Mais les entreprises tunisiennes également sont loin d’être irréprochables pour ce qui est de leurs relations avec les jeunes lui venant de la formation professionnelle. D’après le même sondage, «69% des responsables de Gestion des Ressources Humaines (GRH) n’ont pas été formés à leurs responsabilités», constate Yves Matthijs. En outre, «les employeurs sont souvent peu intéressés et souvent mal outillés pour valoriser les jeunes professionnels». Et leurs entreprises pêchent également par un manque d’encadrement.

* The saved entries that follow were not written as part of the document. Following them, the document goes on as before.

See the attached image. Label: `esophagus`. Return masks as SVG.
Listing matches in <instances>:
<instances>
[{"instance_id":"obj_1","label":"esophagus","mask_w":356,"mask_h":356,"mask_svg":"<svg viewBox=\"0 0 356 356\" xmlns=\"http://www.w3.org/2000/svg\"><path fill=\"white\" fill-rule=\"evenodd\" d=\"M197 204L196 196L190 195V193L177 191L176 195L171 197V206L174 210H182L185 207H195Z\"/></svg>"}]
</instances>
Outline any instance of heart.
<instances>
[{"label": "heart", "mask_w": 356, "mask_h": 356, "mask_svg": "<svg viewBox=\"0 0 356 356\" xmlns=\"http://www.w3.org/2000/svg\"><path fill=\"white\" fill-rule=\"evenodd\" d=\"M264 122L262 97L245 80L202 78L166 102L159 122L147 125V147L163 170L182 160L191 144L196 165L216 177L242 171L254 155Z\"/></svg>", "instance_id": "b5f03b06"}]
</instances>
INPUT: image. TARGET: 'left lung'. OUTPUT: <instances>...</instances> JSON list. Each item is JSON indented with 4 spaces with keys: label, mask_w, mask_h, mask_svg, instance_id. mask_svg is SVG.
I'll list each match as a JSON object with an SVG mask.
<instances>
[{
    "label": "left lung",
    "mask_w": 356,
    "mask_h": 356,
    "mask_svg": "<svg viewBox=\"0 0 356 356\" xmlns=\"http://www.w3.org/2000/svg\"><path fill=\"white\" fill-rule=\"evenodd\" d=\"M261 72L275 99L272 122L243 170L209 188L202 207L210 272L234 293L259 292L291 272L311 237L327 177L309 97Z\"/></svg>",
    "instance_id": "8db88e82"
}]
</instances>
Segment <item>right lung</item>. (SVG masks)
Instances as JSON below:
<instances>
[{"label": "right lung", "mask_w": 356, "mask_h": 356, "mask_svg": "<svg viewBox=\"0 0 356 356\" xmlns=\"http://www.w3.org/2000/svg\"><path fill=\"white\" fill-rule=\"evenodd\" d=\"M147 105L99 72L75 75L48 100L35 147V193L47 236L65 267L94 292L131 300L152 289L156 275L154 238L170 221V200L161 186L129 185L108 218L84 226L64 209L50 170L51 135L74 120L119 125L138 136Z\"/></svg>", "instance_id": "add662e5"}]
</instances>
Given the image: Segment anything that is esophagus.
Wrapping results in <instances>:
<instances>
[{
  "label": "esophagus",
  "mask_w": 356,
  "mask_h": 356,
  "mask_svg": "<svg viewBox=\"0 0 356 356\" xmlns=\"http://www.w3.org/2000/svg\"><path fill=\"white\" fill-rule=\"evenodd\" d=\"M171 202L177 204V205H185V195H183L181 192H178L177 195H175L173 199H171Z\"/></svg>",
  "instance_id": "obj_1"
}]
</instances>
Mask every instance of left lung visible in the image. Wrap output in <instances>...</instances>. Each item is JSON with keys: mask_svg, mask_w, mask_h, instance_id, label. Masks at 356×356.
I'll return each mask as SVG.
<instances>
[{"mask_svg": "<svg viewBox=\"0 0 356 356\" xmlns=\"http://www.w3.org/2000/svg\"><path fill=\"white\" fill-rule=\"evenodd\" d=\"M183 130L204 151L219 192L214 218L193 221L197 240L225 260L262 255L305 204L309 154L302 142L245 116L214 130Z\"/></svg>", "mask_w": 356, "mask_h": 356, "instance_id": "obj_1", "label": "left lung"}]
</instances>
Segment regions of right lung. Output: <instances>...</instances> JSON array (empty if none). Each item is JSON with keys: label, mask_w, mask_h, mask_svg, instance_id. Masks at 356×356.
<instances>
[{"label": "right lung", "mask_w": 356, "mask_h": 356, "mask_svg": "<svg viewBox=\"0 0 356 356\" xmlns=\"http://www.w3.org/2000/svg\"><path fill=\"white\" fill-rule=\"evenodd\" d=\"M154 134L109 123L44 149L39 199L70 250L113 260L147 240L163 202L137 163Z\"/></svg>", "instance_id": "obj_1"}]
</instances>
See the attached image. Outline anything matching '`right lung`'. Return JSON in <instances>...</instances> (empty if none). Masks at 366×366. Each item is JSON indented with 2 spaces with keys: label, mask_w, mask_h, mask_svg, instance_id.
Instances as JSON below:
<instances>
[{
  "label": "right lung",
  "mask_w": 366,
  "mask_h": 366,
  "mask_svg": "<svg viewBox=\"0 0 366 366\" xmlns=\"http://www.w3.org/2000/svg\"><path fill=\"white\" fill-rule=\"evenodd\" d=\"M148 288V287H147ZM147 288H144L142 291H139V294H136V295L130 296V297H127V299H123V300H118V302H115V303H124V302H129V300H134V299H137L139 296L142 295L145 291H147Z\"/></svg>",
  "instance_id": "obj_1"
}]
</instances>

Très engagée depuis sa création en matière d’emploi, la Confédération des entreprises citoyennes de Tunisie (CONECT) a eu la bonne idée d’aller frapper à la porte de la Suisse pour en importer un concept qui a fait ses preuves là-bas dans l’espoir qu’il aidera à combler le fossé actuel, selon le mot de Naoufel Jammali, ministre de la Formation professionnelle et de l’Emploi, «entre les qualifications des ressources humaines et la demande du marché». Ce concept suisse c’est celui d’«Entreprise d’Entraînement». Mais ce ne sera pas du copier-coller.
De quoi s’agit-il? Le jeune en formation dans une Entreprise d’Entraînement (EE) n’est pas un stagiaire. C’est un employé que sa future entreprise confie à l’EE pour qu’elle le prépare à sa future vie professionnelle grâce à une pédagogie individualisée et un accompagnement personnalisé en vue de développer son savoir-faire et son savoir-être.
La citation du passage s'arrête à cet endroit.